NMF
====================

.. _NMF:

Gene program NMF Principle
---------------------------

**Principle:**  
Gene program NMF is a dimensionality reduction technique that factorizes a non-negative data matrix \( X \) into two lower-rank non-negative matrices \( W \) and \( H \), such that:

\[
X \approx W H
\]

where:
- \( X \) is the original data matrix (shape: \( n \times m \)), with all elements \( x_{ij} \geq 0 \),
- \( W \) (shape: \( n \times k \), \( k \ll m \)) is the basis matrix (or "bin"/"gene program" matrix),
- \( H \) (shape: \( k \times m \)) is the coefficient matrix (encodes the representation of original features in the lower-dimensional space).

**Optimization Problem:**  
Gene program NMF minimizes the difference between \( X \) and \( W H \) subject to non-negativity constraints:

\[
\min_{W, H} \ \|X - WH\|_F^2
\]
\[
\text{subject to: } W \geq 0, \ H \geq 0
\]

where \( \|\cdot\|_F \) indicates the Frobenius norm.

**Multiplicative Update Rules:**  
Gene program NMF uses a common algorithm for updating \( W \) and \( H \) is as follows (Lee and Seung, 2001):

\[
H_{kj} \leftarrow H_{kj} \cdot \frac{(W^T X)_{kj}}{(W^T W H)_{kj}}
\]
\[
W_{ik} \leftarrow W_{ik} \cdot \frac{(X H^T)_{ik}}{(W H H^T)_{ik}}
\]

**Interpretation:**  
- Each column of \( W \) defines a "gene program" or latent pattern.
- Each column of \( H \) describes the mixture coefficients (i.e., how much of each gene program is present) for the original samples/cells/spots.
- All matrices contain only non-negative values, enhancing interpretability for non-negative biological data (e.g., gene expression).

.. math::

   \mathbf{X} \approx \mathbf{W} \mathbf{H}
   
   \quad \text{with} \quad
   \mathbf{X} \in \mathbb{R}_{\geq 0}^{n \times m},
   \quad \mathbf{W} \in \mathbb{R}_{\geq 0}^{n \times k},
   \quad \mathbf{H} \in \mathbb{R}_{\geq 0}^{k \times m}

   \quad \Rightarrow \quad
   \underset{\mathbf{W},\,\mathbf{H}\,\geq\,0}{\mathrm{argmin}}
   \ \| \mathbf{X} - \mathbf{W} \mathbf{H} \|_F^2

Gene program NMF clustering using :py:func:`tardis_spac.utils.nmf_clustering()`

.. py:function:: tardis_spac.utils.nmf_clustering(adata, n_components=10, random_state=42, max_iter=1000, verbose=0, n_top_genes=2000)

   Perform NMF-based clustering on highly variable genes.

   :param adata: AnnData object.
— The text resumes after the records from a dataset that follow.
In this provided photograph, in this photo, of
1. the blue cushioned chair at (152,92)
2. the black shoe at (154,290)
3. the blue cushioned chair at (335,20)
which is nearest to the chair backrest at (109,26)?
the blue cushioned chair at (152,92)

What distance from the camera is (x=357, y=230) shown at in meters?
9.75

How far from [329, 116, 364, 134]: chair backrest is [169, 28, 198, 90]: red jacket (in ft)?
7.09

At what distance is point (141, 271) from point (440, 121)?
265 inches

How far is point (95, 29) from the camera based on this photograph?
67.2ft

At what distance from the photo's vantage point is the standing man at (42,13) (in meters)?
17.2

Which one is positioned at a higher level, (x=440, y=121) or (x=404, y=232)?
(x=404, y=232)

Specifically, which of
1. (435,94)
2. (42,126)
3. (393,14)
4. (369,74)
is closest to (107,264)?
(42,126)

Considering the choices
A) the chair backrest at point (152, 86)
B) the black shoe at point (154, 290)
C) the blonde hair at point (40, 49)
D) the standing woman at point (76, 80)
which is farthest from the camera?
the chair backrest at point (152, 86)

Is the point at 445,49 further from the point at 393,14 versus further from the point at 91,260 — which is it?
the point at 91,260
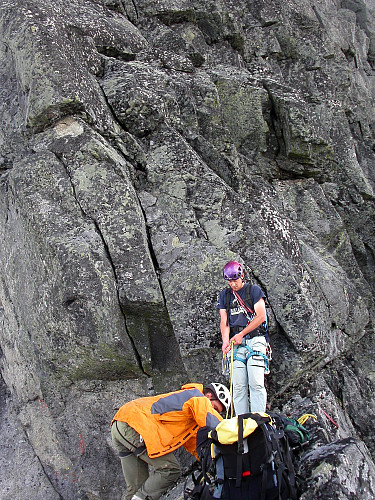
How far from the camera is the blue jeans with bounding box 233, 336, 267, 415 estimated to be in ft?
32.0

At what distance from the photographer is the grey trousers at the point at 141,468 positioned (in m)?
8.72

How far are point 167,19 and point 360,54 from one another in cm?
1537

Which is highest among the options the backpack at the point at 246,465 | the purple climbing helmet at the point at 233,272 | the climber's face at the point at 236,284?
the purple climbing helmet at the point at 233,272

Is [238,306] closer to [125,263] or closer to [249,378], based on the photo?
[249,378]

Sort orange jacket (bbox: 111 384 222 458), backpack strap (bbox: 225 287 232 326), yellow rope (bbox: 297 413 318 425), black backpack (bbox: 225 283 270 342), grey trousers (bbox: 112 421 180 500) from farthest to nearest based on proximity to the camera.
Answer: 1. backpack strap (bbox: 225 287 232 326)
2. black backpack (bbox: 225 283 270 342)
3. yellow rope (bbox: 297 413 318 425)
4. grey trousers (bbox: 112 421 180 500)
5. orange jacket (bbox: 111 384 222 458)

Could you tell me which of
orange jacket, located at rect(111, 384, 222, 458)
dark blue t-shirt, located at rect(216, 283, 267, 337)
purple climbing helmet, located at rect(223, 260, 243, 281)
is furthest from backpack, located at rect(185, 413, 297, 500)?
purple climbing helmet, located at rect(223, 260, 243, 281)

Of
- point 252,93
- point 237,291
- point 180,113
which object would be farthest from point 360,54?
point 237,291

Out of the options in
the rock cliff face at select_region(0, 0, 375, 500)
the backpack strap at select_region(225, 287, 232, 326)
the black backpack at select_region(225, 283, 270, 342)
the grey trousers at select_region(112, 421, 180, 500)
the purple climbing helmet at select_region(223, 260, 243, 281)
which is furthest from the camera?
the rock cliff face at select_region(0, 0, 375, 500)

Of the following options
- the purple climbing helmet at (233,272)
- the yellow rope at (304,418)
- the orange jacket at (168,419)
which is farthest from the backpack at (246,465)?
the purple climbing helmet at (233,272)

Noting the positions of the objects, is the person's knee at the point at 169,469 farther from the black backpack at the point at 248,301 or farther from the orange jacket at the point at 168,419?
the black backpack at the point at 248,301

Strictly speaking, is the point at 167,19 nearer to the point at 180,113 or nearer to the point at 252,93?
the point at 252,93

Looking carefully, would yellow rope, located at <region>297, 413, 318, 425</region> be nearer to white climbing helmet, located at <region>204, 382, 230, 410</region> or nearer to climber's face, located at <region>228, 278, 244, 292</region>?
white climbing helmet, located at <region>204, 382, 230, 410</region>

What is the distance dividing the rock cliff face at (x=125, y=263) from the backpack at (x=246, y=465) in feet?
2.03

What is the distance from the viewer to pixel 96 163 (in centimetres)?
1226
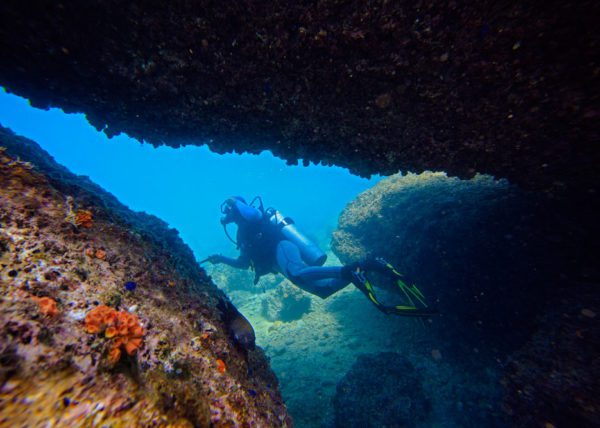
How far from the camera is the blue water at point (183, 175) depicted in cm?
5825

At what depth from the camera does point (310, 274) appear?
7.71m

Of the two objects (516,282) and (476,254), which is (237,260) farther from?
(516,282)

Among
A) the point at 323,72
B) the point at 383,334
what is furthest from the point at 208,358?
the point at 383,334

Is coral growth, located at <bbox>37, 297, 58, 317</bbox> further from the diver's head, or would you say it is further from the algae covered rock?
the diver's head

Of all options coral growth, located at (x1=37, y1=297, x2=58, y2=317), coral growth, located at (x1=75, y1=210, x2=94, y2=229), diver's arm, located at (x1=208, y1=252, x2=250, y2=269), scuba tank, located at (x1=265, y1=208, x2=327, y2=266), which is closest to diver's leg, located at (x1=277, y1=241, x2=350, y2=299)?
scuba tank, located at (x1=265, y1=208, x2=327, y2=266)

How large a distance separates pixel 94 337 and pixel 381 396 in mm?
5729

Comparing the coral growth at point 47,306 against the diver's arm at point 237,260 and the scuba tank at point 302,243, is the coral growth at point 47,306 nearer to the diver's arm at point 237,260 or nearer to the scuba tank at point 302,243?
the diver's arm at point 237,260

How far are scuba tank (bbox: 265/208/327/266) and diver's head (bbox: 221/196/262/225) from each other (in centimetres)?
51

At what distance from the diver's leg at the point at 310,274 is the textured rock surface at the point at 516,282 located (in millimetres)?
1753

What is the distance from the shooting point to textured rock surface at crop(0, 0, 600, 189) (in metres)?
2.54

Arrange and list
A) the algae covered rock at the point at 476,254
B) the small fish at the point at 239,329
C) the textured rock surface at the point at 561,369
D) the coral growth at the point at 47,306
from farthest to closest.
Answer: the algae covered rock at the point at 476,254
the textured rock surface at the point at 561,369
the small fish at the point at 239,329
the coral growth at the point at 47,306

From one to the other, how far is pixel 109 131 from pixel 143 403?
486cm

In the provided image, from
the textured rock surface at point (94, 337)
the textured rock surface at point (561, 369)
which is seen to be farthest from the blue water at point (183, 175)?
the textured rock surface at point (94, 337)

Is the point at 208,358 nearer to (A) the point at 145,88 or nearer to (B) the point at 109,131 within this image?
(A) the point at 145,88
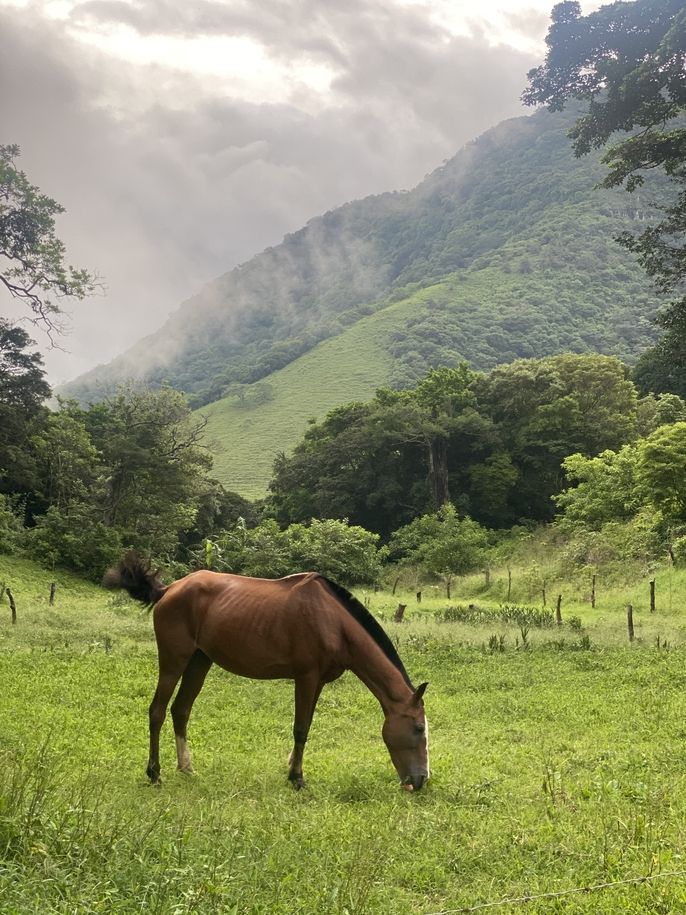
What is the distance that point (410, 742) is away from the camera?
6.23 m

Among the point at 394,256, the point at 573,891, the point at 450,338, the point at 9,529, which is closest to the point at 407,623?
Answer: the point at 573,891

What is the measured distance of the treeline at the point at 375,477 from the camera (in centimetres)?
3053

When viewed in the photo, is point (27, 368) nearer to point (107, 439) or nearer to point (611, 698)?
point (107, 439)

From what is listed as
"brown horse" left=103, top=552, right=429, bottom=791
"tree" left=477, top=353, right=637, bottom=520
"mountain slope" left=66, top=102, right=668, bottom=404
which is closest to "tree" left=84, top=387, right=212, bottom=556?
"tree" left=477, top=353, right=637, bottom=520

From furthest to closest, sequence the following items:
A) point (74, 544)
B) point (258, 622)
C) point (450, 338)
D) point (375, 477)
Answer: point (450, 338) → point (375, 477) → point (74, 544) → point (258, 622)

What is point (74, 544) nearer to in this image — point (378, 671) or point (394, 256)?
point (378, 671)

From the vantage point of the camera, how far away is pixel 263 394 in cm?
9912

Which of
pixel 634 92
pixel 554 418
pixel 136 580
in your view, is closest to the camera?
pixel 136 580

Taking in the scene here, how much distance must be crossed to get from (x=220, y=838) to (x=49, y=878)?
1.42m

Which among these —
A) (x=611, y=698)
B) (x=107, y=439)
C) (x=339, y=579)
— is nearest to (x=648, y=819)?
(x=611, y=698)

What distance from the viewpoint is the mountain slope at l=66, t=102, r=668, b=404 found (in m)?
113

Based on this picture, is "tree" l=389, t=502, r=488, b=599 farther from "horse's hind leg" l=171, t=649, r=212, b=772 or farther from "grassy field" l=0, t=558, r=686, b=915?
"horse's hind leg" l=171, t=649, r=212, b=772

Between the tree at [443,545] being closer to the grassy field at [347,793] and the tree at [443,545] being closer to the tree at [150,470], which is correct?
the tree at [150,470]

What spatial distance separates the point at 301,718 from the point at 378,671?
0.89m
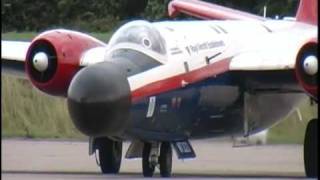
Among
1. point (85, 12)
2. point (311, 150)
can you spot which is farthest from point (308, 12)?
point (85, 12)

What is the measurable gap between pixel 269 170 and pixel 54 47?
4385mm

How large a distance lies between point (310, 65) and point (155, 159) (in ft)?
8.04

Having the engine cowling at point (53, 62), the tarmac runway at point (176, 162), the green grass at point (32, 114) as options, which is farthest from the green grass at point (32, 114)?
the engine cowling at point (53, 62)

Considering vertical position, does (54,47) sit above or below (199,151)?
above

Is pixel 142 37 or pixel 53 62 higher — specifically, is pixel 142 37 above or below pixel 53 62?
above

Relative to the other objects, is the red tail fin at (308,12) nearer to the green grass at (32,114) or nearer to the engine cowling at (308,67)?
the engine cowling at (308,67)

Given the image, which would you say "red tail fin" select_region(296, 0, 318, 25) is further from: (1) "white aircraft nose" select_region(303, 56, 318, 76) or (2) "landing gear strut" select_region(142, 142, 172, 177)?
(2) "landing gear strut" select_region(142, 142, 172, 177)

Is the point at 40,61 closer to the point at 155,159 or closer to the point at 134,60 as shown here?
the point at 155,159

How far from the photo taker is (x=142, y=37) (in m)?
18.1

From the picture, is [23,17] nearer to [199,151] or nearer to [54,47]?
[199,151]

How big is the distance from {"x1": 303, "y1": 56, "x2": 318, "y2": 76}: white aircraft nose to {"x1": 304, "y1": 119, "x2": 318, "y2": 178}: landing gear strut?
2.29 m

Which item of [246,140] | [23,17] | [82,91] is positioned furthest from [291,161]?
[23,17]

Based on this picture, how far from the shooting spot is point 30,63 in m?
19.7

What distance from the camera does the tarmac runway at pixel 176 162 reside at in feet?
64.5
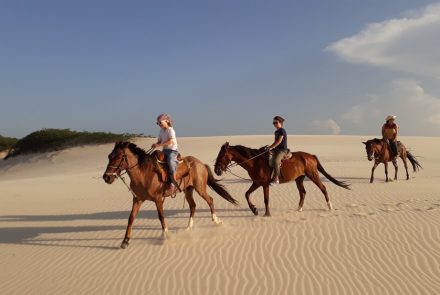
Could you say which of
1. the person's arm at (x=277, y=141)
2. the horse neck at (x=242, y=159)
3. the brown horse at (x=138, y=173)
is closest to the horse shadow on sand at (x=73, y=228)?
the brown horse at (x=138, y=173)

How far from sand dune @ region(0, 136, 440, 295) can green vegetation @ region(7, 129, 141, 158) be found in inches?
1046

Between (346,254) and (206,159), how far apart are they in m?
22.9

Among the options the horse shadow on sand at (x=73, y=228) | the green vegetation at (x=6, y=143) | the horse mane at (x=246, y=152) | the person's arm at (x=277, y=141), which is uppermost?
the person's arm at (x=277, y=141)

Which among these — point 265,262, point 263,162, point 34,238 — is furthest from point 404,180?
point 34,238

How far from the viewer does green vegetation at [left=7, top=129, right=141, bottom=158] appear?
3984 centimetres

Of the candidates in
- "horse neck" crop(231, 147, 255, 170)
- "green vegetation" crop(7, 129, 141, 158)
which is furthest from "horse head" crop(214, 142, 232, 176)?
"green vegetation" crop(7, 129, 141, 158)

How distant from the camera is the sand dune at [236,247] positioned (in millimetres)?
6055

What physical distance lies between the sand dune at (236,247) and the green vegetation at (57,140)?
26.6m

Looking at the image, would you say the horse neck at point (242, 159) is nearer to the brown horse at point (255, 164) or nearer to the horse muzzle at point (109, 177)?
the brown horse at point (255, 164)

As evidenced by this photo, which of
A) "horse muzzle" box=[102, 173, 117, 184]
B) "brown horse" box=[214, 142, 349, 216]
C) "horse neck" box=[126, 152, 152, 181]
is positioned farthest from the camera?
"brown horse" box=[214, 142, 349, 216]

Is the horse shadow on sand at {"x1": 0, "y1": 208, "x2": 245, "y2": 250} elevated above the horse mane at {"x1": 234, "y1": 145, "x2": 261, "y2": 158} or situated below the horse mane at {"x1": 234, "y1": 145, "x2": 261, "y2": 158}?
below

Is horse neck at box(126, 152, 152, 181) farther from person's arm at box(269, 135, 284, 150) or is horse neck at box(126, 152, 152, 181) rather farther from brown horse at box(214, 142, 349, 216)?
person's arm at box(269, 135, 284, 150)

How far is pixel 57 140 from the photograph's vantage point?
40969 mm

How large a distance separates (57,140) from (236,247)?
37.4 m
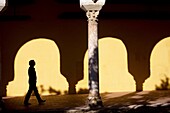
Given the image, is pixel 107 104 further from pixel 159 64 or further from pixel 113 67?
pixel 159 64

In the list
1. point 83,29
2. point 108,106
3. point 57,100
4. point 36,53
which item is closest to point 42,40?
point 36,53

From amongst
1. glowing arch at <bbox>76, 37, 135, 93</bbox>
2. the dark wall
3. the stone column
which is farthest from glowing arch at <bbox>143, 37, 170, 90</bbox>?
the stone column

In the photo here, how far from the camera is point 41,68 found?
17422mm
The raw expression matrix.
   :param n_components: Number of NMF components/clusters.
   :param random_state: Random seed for reproducibility.
   :param max_iter: Maximum number of NMF iterations.
   :param verbose: Verbosity level for fitting NMF.
   :param n_top_genes: Number of highly variable genes to use.
   :return: AnnData object containing NMF results in obsm['X_nmf'] and uns['X_nmf_components'].

.. admonition:: Usage

   With NMF clustering, highly variable genes that are 'dominantly' effecting the tumor landscape are identified.
   These genes are then used to cluster the spots into different gene programs.

Gene program NMF Consensus Clustering using :py:func:`tardis_spac.utils.nmf_consensus()`

.. py:function:: tardis_spac.utils.nmf_consensus(adata, min_clusters=4, max_clusters=10, n_resamples=100, resample_frac=0.8, random_state=42, n_cluster_genes=50)

   Perform consensus clustering using NMF results and compute cluster gene scores.

   :param adata: AnnData object where NMF results have already been computed.
   :param min_clusters: Minimum number of clusters to test.
   :param max_clusters: Maximum number of clusters to test.
   :param n_resamples: Number of resamplings for consensus clustering.
   :param resample_frac: Fraction of samples used in each resample.
   :param random_state: Random seed.
   :param n_cluster_genes: Number of top genes per cluster to use for scoring.
   :return: AnnData object with consensus clustering and normalized gene scores added to .obs.

.. admonition:: Usage

   With NMF consensus clustering, the gene programs are further refined by computing the consensus clustering of the NMF results.
   
   This is done by resampling the spots and computing the NMF results for each resample.
   
   The consensus clustering is then computed by averaging the NMF results across the resamples.
   
   The gene scores are then computed by averaging the NMF results across the resamples for each gene.